EXTRACT PROVIDED —
** Begin **
Why won't my merge sort will not work?

[ggg]

I am practicing algorithms.
I don't understand why the below code is not working.
It is suppose to be merge sort.
Also I am confused on how to best debug this issue myself?

def ms(ls):
  if len(ls)==1: #base case
    return ls
  else:
    mid = len(ls)//2
    l = ms(ls[:mid])
    r = ms(ls[mid:])
    nu=[] #return list

    for x in l:
      if len(r)==0:
        nu.append(x)
      elif x<r[0]:
        nu.append(x)
      else:
        while x>=r[0]:
          numss    = r.pop(0)
          #print(numss)
          nu.append(numss)
          if len(r)==0: break
          
    if len(r)!=0: #if the r list is left, attach
      for x in r:
        nu.append(x)
    return nu

[bowlofred]

Imagine sorting [2, 1].

When you get to line 17, you'll pop the 1 off of r and put it into nu.

Since r is now empty, you'll then hop down to line 22, so the l list with 2 inside is abandoned and [1] is returned. Nothing checks at that point if elements remain in l

[ggg]

Imagine sorting [2, 1].

When you get to line 17, you'll pop the 1 off of r and put it into nu.

Since r is now empty, you'll then hop down to line 22, so the l list with 2 inside is abandoned and [1] is returned. Nothing checks at that point if elements remain in l

Awww, wait so you are saying that break doesn't just break the while, but also the for loop?

[deanhystad]

No. Break only breaks you out of the innermost loop containing the break. Your merge logic is wrong. The problem occurs when you take an item from the right you end up discarding the item from the left. This is easy to see if you isolate the merge and add some print statements:

def merge(l, r):
    nu = []
    for x in l:
        print('x', x)
** End **
RECORDED INFORMATION —
** Begin **
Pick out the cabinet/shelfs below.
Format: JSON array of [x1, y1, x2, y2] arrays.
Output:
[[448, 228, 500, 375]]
** End **
GIVEN INSTRUCTION A —
According to the merge sort thread, what does a break statement break out of?
GIVEN INSTRUCTION B —
Using the merge sort thread, explain why sorting [2, 1] with the posted code returns [1].
GIVEN INSTRUCTION C —
Write what follows the last line of the merge sort thread.

ANSWER A —
Only the innermost loop that contains the break.

ANSWER B —
The 1 is popped off r and appended to nu, which leaves r empty. The code then moves past the merge, so the 2 in l is abandoned because nothing checks whether elements remain in l. In deanhystad's words, taking an item from the right ends up discarding the item from the left.

ANSWER C —
        if len(r)==0:
            nu.append(x)
        elif x<r[0]:
            nu.append(x)
        else:
            while x>=r[0]:
                numss    = r.pop(0)
                nu.append(numss)
                if len(r)==0: break
        print(nu)
           
    if len(r)!=0: #if the r list is left, attach
        for x in r:
            nu.append(x)
    return nu

merge([1, 3, 7], [2, 4, 5])

Output:
x 1
[1]
x 3
[1, 2]
x 7
[1, 2, 4, 5]

Notice that for x == 3 and x == 7 the x is not appended to the merged list.

Without the print statements it is difficult to see the problem because the merge logic is so convoluted. The problem is that you "consume" am item from the left every time through the for loop, but when the next number comes from the right there you discard the left number. It is lost. You could change your logic to catch this, but if you don't understand your own code it is time for redesign, not debugging. The merge is very simple:

If left[0] < right[0]
    merged.append(left.pop(0))
else
    merged.append(right.pop(0))

If you cannot see this in you code it means your code is wrong. Granted you need to loop and add a little protection to prevent indexing an empty list. If done well this adds little code.

!!!!! SPOILER ALERT !!!!! SPOILER ALERT !!!!! SPOILER ALERT !!!!! SPOILER ALERT !!!!!

    result = []
    while left and right:
        if left[0] < right[0]:
            result.append(left.pop(0))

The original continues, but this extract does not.